-- Start of DATA ROWS --

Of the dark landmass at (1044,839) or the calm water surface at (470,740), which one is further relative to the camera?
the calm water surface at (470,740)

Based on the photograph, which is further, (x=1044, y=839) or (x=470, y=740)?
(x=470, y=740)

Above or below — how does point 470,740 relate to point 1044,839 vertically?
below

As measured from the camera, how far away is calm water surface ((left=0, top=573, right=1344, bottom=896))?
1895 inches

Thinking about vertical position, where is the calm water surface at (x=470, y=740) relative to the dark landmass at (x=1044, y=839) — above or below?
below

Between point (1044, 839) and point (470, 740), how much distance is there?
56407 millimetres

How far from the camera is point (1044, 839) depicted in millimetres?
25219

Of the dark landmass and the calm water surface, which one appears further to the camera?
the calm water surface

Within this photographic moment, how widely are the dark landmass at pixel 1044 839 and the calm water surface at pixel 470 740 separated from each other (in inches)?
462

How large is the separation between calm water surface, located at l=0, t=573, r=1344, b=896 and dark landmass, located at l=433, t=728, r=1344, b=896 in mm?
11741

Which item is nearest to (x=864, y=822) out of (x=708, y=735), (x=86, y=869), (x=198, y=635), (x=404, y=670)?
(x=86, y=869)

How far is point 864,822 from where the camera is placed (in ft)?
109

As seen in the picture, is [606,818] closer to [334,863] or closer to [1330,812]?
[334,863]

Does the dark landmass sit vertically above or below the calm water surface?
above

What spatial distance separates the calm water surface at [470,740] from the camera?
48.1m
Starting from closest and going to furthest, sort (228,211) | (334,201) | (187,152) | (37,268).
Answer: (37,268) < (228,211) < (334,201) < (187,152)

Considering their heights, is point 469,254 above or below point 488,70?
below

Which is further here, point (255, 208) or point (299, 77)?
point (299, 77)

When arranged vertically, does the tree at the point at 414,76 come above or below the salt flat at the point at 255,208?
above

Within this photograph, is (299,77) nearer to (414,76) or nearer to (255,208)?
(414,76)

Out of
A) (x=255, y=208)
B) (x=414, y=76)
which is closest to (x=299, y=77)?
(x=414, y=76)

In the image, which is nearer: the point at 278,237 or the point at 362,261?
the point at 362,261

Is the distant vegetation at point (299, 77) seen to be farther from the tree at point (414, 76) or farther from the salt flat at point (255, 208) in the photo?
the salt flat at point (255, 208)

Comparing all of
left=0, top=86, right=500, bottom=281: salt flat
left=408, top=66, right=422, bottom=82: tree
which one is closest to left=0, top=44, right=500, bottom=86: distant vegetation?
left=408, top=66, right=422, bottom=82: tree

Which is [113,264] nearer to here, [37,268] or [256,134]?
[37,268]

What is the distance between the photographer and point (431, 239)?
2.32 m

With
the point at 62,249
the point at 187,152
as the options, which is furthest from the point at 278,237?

-- End of DATA ROWS --

REQUIRED WORK
Which lines in the records above contain the word "where"? Pull out each such line and copy it in full.

SOLVED EXERCISE
Thinking about vertical position, where is the calm water surface at (x=470, y=740) relative to the dark landmass at (x=1044, y=839) — above or below?
How far is point 864,822 from where the camera is placed (in ft)?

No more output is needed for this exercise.